Monday, October 26, 2009

Secret doors, captive beasts, pulsating heads: Universal Horror Classic Movie Archive


Universal Horror Classic Movie Archive collects five of the studio’s genre pieces spanning the years 1941-43. It’s an interesting transitional period if you consider that Universal’s golden years of monster movies climaxed a decade earlier—Dracula, Frankenstein, The Invisible Man and Bride of Frankenstein all debuted between 1931 and 1935—while what would arguably be the most distinctive horror films of the new decade were emerging from a B-unit at RKO helmed by producer Val Lewton, whose approach to the genre—subtle, neurotic, contemporary, rife with ambiguity, akin to noir—was essentially a complete reversal of the Universal model. The title of this box set is as misleading as it is awkward. There are no classics here, but most are at least pretty fun, while some are genuinely interesting, inventive and pleasingly strange.

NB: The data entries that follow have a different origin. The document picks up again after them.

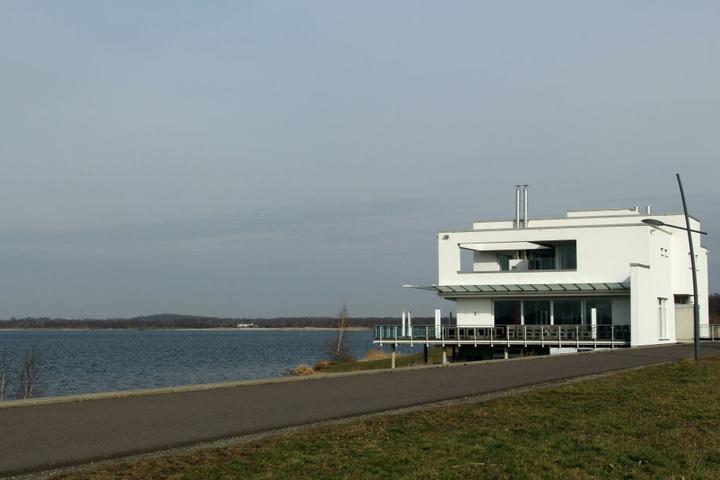 Für 4,9 Millionen Euro zu haben - die Luxus-Villa eines aus Westdeutschland zugewanderten Notars direkt am Ostufer des Cospudener Sees.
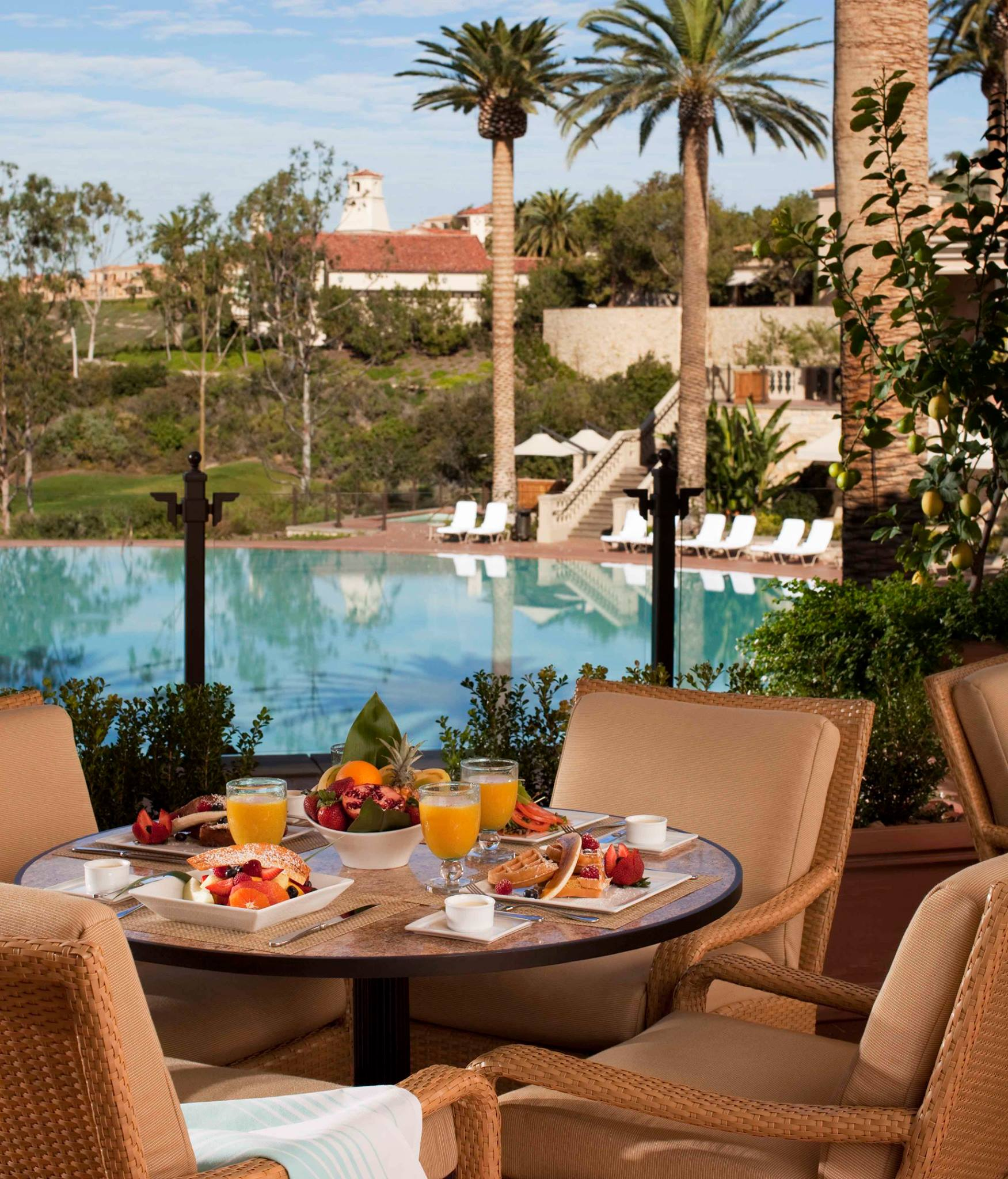 Enjoy a sunny weekend meal with the whole family | photo courtesy of Coliseum Pool & Grill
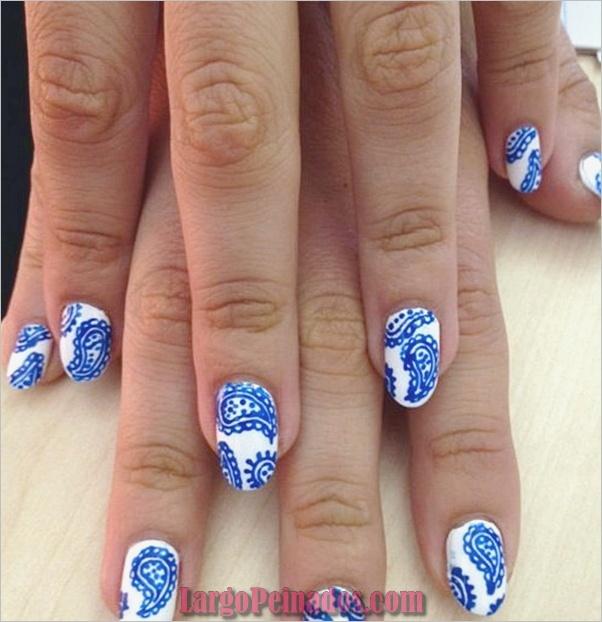 Ideas y diseños de arte de uñas azules (36)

The Black Cat (1941) and Horror Island (41) are both pretty slight whodunits in which characters assemble in a single location housing an unidentified killer motivated by some looming treasure. Both are big on broad comedy, the former enlisting an aging Lou Costello type, the latter a lusty sailor with a wooden leg who resembles a rather discreet drag queen. Concerning a family eagerly awaiting the death of its ancient, very wealthy matriarch, The Black Cat claims to be “suggested by” Edgar Allen Poe, though I can only imagine he would have suggested aborting production. However, the film’s atmosphere, with its smoky moonlight outlining a dense garden of trees, benefits tremendously from the work of cinematographer Stanley Cortez, who would go on to shoot The Magnificent Ambersons (42), The Night of the Hunter (55) and The Naked Kiss (64).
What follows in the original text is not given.